Rathaussturm, Guggenmusik, verkaufsoffener Sonntag und Konzerte: Leonberg kommt aus dem Feiern nicht mehr heraus. Bernhard Schuler schlägt sich vor dem narreten Richter wacker.

Leonberg: Thomas Slotwinski (slo)

Leonberg - Ein Oberbürgermeister muss alles können. Zur Not auch ein Kind wickeln. Insbesondere für einen zweifachen Vater dürfte das kein Problem sein. Doch Bernhard Schulers Erfahrungen in Sachen Babybetreuung sind schon ein paar Jährchen her. Dennoch schlägt sich der OB beim Ableisten seiner Strafe wacker. Zum Glück ist das Kind nur eine Puppe und die Windeln sind nicht echt.

 

Und in Wirklichkeit ist das Stadtoberhaupt ja auch nicht entmachtet. Zwar haben ihn die Waldhexen mit äußerst brachialer Gewalt aus der höchsten Ecke des Alten Rathauses nach unten auf den Marktplatz gezerrt – dort wartet schon der närrische Richter Harald Lutz –, doch nur noch bis Dienstag kann der Präsident des Ersten Karnevalsvereins seine Sprüche kloppen. Dann geht in der Verwaltung alles wieder seinen gewohnten Gang.

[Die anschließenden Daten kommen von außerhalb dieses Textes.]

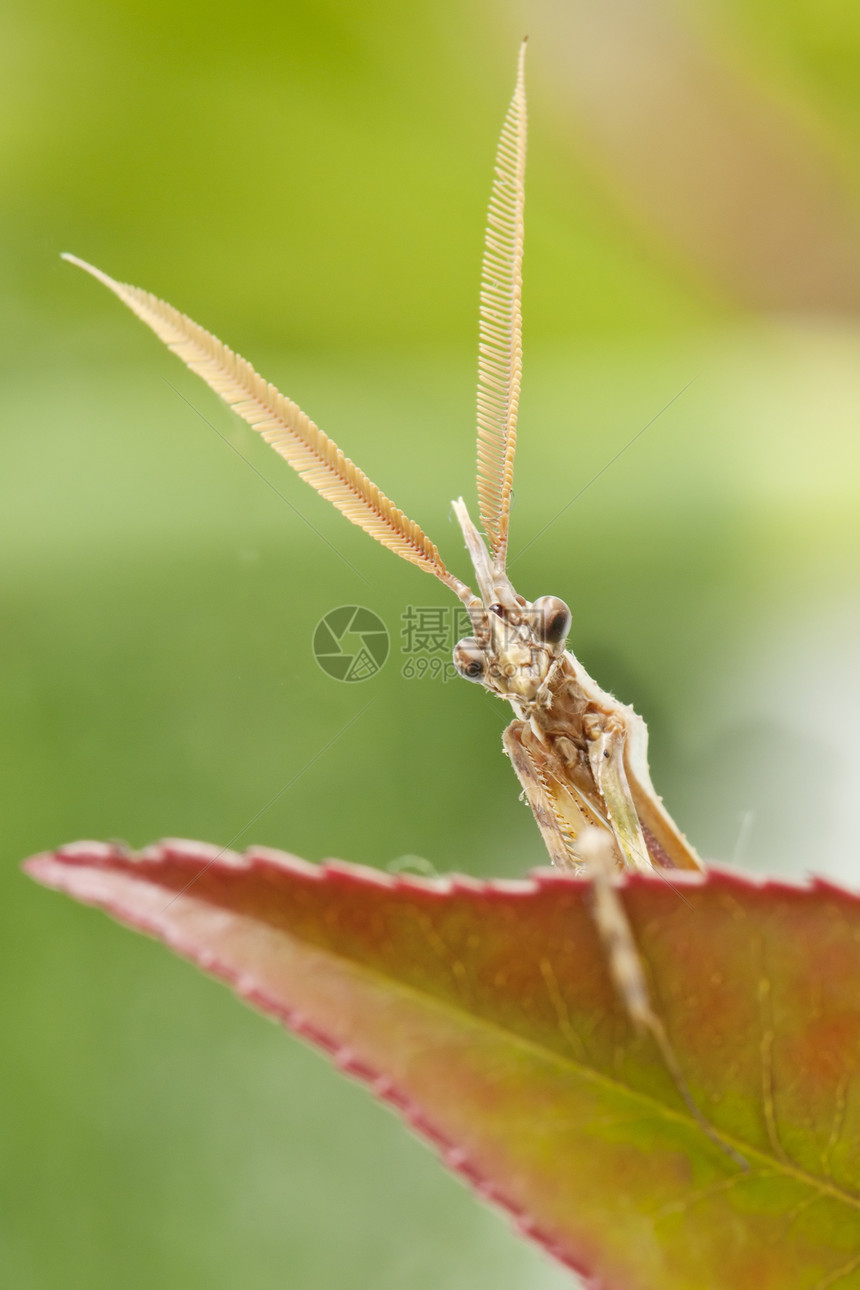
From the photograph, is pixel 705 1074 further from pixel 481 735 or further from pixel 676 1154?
pixel 481 735

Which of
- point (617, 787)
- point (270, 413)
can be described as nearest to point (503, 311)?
point (270, 413)

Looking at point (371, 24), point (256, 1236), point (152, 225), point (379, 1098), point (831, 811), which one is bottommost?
point (256, 1236)

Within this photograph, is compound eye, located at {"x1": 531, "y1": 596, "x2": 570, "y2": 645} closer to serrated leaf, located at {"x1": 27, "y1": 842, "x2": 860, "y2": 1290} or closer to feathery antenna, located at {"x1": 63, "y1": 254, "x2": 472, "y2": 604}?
feathery antenna, located at {"x1": 63, "y1": 254, "x2": 472, "y2": 604}

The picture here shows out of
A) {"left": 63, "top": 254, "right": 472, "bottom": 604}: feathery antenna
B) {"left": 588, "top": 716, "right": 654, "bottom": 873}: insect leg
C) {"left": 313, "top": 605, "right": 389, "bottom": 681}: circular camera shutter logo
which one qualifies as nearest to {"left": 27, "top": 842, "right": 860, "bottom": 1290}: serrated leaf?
{"left": 63, "top": 254, "right": 472, "bottom": 604}: feathery antenna

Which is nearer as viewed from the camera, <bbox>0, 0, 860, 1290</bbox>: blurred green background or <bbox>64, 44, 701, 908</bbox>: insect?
<bbox>64, 44, 701, 908</bbox>: insect

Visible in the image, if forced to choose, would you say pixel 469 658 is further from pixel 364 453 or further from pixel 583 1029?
pixel 583 1029

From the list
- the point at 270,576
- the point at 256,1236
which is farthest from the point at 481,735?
the point at 256,1236

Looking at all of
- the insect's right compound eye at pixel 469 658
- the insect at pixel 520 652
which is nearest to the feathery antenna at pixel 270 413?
the insect at pixel 520 652
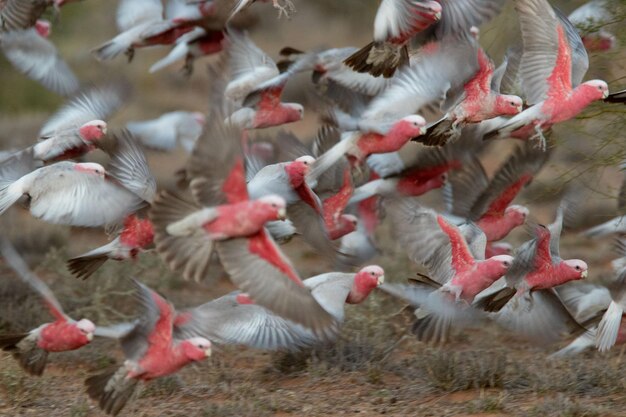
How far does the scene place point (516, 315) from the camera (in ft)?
25.4

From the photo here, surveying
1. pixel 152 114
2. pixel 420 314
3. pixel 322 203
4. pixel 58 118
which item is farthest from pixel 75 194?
pixel 152 114

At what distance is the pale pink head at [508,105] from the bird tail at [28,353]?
314cm

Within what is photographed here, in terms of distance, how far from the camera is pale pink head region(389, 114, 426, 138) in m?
7.22

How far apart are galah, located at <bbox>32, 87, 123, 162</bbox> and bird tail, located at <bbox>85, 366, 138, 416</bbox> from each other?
71.1 inches

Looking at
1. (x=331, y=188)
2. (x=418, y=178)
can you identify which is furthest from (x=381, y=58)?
(x=418, y=178)

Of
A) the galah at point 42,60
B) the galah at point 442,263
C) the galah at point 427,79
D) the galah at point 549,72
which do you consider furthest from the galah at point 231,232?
the galah at point 42,60

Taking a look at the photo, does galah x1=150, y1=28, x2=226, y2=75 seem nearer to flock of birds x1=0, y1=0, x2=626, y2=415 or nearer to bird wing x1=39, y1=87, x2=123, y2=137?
flock of birds x1=0, y1=0, x2=626, y2=415

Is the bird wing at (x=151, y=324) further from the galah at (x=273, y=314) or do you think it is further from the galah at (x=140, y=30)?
the galah at (x=140, y=30)

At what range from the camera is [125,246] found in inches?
299

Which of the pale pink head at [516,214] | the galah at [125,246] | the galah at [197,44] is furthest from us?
the galah at [197,44]

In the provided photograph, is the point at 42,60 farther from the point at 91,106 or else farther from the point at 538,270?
the point at 538,270

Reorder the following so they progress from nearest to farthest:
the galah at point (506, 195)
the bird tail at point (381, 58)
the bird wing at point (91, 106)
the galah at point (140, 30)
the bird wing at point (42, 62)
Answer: the bird tail at point (381, 58) → the galah at point (506, 195) → the bird wing at point (91, 106) → the galah at point (140, 30) → the bird wing at point (42, 62)

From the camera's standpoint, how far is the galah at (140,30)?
903cm

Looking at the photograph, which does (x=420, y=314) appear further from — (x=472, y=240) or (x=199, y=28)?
(x=199, y=28)
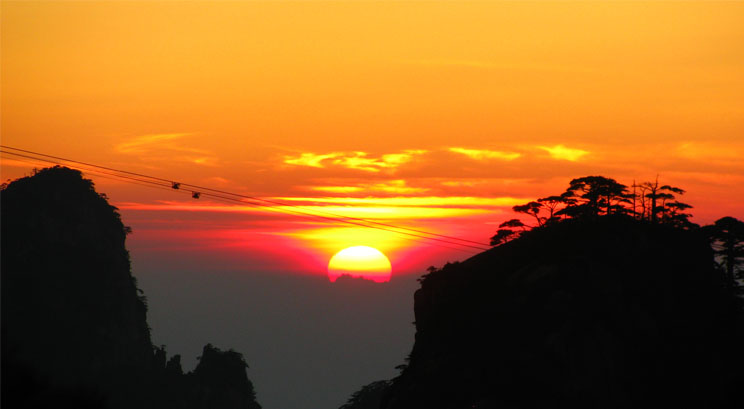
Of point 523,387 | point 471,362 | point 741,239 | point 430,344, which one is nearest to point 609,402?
point 523,387

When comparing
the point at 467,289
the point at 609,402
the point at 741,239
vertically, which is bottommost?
the point at 609,402

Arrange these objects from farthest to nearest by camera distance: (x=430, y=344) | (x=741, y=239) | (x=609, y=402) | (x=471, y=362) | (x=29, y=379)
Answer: (x=741, y=239) < (x=430, y=344) < (x=471, y=362) < (x=609, y=402) < (x=29, y=379)

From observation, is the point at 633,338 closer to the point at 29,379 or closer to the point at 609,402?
the point at 609,402

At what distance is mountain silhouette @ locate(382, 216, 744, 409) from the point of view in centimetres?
11500

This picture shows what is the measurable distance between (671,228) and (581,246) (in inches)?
659

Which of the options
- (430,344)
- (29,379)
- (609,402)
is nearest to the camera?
(29,379)

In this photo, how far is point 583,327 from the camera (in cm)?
11762

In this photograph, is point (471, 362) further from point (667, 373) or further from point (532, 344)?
point (667, 373)

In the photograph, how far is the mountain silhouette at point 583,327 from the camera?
377ft

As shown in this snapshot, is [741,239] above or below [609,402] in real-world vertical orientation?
above

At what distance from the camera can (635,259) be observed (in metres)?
129

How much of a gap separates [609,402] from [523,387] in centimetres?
1037

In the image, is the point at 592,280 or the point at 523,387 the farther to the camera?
the point at 592,280

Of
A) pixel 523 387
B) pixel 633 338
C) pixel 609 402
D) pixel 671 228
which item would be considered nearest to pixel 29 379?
pixel 523 387
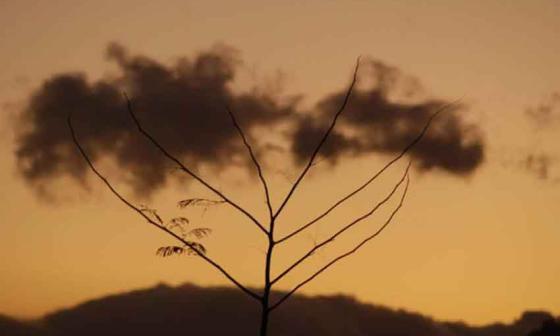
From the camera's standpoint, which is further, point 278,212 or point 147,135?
point 278,212

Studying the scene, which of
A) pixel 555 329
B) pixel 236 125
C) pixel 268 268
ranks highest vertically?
pixel 555 329

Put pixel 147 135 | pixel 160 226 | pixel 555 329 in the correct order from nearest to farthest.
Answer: pixel 147 135 < pixel 160 226 < pixel 555 329

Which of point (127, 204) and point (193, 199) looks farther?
point (193, 199)

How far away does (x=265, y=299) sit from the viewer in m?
11.8

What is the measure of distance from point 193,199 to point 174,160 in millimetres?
1118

Aber was plagen wir uns mit der schnöden Wirklichkeit? Bleiben wir noch zwei Tage in der traumhaften Welt des Pferdemarkts und der Fasnet, die sich diesmal friedlich vereinen. In dieser narreten Welt wird der OB schwerer Vergehen bezichtigt, weiß sich gegen die Vorwürfe des närrischen Richters Lutz aber gut zu wehren.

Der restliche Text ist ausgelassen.